__PROBLEMS AND TASKS__
1. Write out the part of the visual literature review that opens with the words containing "- Hannah Rothstein" and closes with "hard to ignore.", substituting "vintage travel posters" for "classic National Parks posters".
2. In the visual literature review, how many candidates does The Cost of Denial focus on, and when were they up for reelection?
3. Summarize the visual literature review in two sentences.

VIS220: visual literature review + articles

Agnes Denes

"...some of the things I talked about 40 years ago have become reality. When we attended global conferences and talked about all the earth warming and the problems about climate change, nobody listened to us. It was mostly scientists; I was just one artist there. And nobody gave a damn about it. People always understand everything in retrospect."

Wheatfield - A Confrontation: Battery Park Landfill, Downtown Manhattan
"Public art existed all along, but ecological art just naturally grew out of my thinking and writings in that area for years. I didn’t get involved in it; I started what then became a movement."



"My work is about helping humanity. Looking back on my work, I now see that each one of them is trying to help a major problem for humanity and trying to give it a benign solution. Every one of my works, when I’m looking back, becomes some kind of solution, or something to concentrate on. Something to pay attention to and maybe change direction."
(source)

Hannah Rothstein

The Cost of Denial
"Let’s be real. As much as we love to hate them, most politicians aren’t stupid. Then why, when 97% of scientists agree that climate change is real, do so many lawmakers fail to act against it or flat out deny its existence?

The Cost of Denial offers an answer to that inquiry. Focused on 10 candidates that were up for reelection in November 2018, the project places each candidate’s campaign finance data next to one of their climate-denial quotes or votes. And the coincidences are striking.

All this is illustrated in images heavily influenced by Soviet propaganda. Celebrating that artistic form’s lack of subtlety and abundance of ulterior motives, The Cost of Denial highlights the hidden bias of each politician’s stance. It does so while depicting them standing serenely amidst the effects climate change is having, or very soon will have, in their districts."
- Hannah Rothstein



National Parks 2050 
"National Parks 2050 is a call to action. Drawing upon the classic National Parks posters, this series shows how climate change will affect seven of America’s most beloved landscapes. In doing so, it makes climate change feel close to home and hard to ignore.

We have the ability to outsmart the issues highlighted in National Parks 2050, but we need to act now. From Franklin to Fuller, America has been made its greatest by embracing ingenuity and innovation. If we dive headfirst into inventing for a brighter future, we can prevent National Parks 2050 from becoming a reality.

__DATA SHOWN__
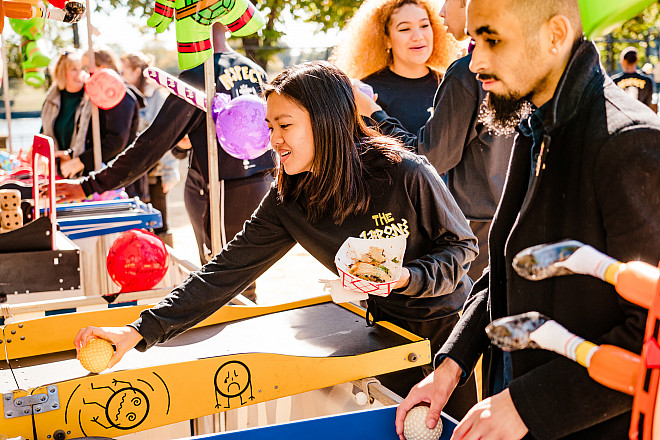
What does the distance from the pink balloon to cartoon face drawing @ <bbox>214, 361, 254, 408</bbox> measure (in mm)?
3114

__SOLUTION LIST__
1.
- Hannah Rothstein



National Parks 2050 
"National Parks 2050 is a call to action. Drawing upon the vintage travel posters, this series shows how climate change will affect seven of America’s most beloved landscapes. In doing so, it makes climate change feel close to home and hard to ignore.

2. It focuses on 10 candidates who were up for reelection in November 2018.

3. Agnes Denes describes starting the ecological art movement and sees each of her works as trying to give a benign solution to a major problem for humanity. Hannah Rothstein's The Cost of Denial pairs politicians' campaign finance data with their climate-denial quotes or votes in images influenced by Soviet propaganda, while her National Parks 2050 series draws on the classic National Parks posters to show how climate change will affect seven American landscapes.